Пушкин ответил радостным звонким смехом.
— Читал ваши «Крымские сонеты», — обратился он к Мицкевичу. — Прекрасно даже в переводе. Но я сам буду вас переводить!
— Благодарю вас. — Глаза у Мицкевича были печальные, в лице — задумчивость.
— Да, потому что у нас с вами одна и та же судьба — судьба ссыльных...
— Ах, Александр Сергеевич! О приёме, оказанном мне в Москве, я не мог и мечтать...
— Я сказал своей няне Арине: царь строг, а всё даст поесть... Вот так и случилось. — И снова зазвенел его смех.
Подошёл Соболевский, изрядно навеселе. В руках он держал недавно вышедшую из типографии Рене-Семёна [295] при императорской Медико-хирургической академии вторую главу «Евгения Онегина» — тоненькую книжку в 42 страницы, в бумажном переплёте, с виньеткой и наборной рамкой.
295
Рене-Семён (Семён) Август Иванович (1788—1862) — парижанин, с 1809 г. в России, содержатель (арендатор) типографии при Московском отделении Медико-хирургической академии в 1820—1846 гг., книгоиздатель и книгопродавец.

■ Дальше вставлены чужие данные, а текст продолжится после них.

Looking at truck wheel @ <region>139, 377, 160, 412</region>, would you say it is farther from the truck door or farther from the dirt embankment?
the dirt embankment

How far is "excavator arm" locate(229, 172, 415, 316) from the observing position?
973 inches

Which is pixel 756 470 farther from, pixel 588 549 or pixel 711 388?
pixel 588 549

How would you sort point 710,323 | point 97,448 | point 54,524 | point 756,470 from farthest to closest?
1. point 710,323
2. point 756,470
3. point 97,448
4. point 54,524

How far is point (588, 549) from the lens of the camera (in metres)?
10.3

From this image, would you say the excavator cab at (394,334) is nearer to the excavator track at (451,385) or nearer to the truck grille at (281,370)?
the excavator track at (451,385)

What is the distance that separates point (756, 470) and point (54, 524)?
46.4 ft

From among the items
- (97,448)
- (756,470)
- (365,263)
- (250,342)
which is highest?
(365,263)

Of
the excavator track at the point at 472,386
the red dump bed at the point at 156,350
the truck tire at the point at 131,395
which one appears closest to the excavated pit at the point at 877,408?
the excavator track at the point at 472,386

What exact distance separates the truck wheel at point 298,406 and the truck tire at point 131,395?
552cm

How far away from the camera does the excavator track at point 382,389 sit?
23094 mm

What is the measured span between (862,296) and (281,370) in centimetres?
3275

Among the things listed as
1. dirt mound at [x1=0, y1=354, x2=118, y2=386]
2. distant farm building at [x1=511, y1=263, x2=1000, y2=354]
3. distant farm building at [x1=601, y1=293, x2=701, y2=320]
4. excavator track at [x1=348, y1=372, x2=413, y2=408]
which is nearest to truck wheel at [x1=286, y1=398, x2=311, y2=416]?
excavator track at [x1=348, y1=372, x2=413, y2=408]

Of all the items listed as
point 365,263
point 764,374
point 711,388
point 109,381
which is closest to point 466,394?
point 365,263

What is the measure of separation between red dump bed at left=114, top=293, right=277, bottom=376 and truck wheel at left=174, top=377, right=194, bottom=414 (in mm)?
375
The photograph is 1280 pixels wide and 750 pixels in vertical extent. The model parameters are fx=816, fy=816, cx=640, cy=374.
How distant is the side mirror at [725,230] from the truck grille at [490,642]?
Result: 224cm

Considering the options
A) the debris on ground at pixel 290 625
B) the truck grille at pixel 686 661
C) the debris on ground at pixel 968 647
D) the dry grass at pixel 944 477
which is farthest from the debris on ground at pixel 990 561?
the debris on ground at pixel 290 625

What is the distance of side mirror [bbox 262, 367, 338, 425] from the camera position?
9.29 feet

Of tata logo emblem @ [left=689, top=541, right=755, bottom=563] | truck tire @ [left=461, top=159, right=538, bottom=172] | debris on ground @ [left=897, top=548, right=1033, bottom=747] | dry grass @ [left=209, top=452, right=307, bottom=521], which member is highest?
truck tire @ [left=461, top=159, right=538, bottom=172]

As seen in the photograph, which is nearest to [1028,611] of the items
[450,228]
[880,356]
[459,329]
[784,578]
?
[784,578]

Он чокнулся и подмигнул Пушкину.
— Дела идут!
Дела в самом деле были не так уж плохи. По поводу второй главы «Евгения Онегина» в гостиницу к Пушкину приезжал сам цензор, ординарный профессор Московского университета Иван Михайлович Снегирёв, высокий, тощий, с расчёсанными на пробор мягкими волосами и с выражением педантичной сухости на лице. Но к Пушкину он проявил величайшую любезность, объявив, что почитает за честь лично познакомиться со знаменитым поэтом. И поправки потребовал в общем-то незначительные: вместо «И небо раб благословил» — «Мужик судьбу благословил»... И вот Соболевский уже отвёз ему новую рукопись — «Графа Нулина»! Что ж делать? Придётся и «Цыган» скорее печатать. От отца не получит он ни копейки. А на что жить? А если жениться, так уж тут нужен постоянный доход. Чудеса! Какие-то новые времена! Он, чьё дворянство имело свыше шестисот лет, ради куска хлеба должен сделаться литератором-профессионалом! Такого никогда не было. Раньше служили, но служить он не хотел.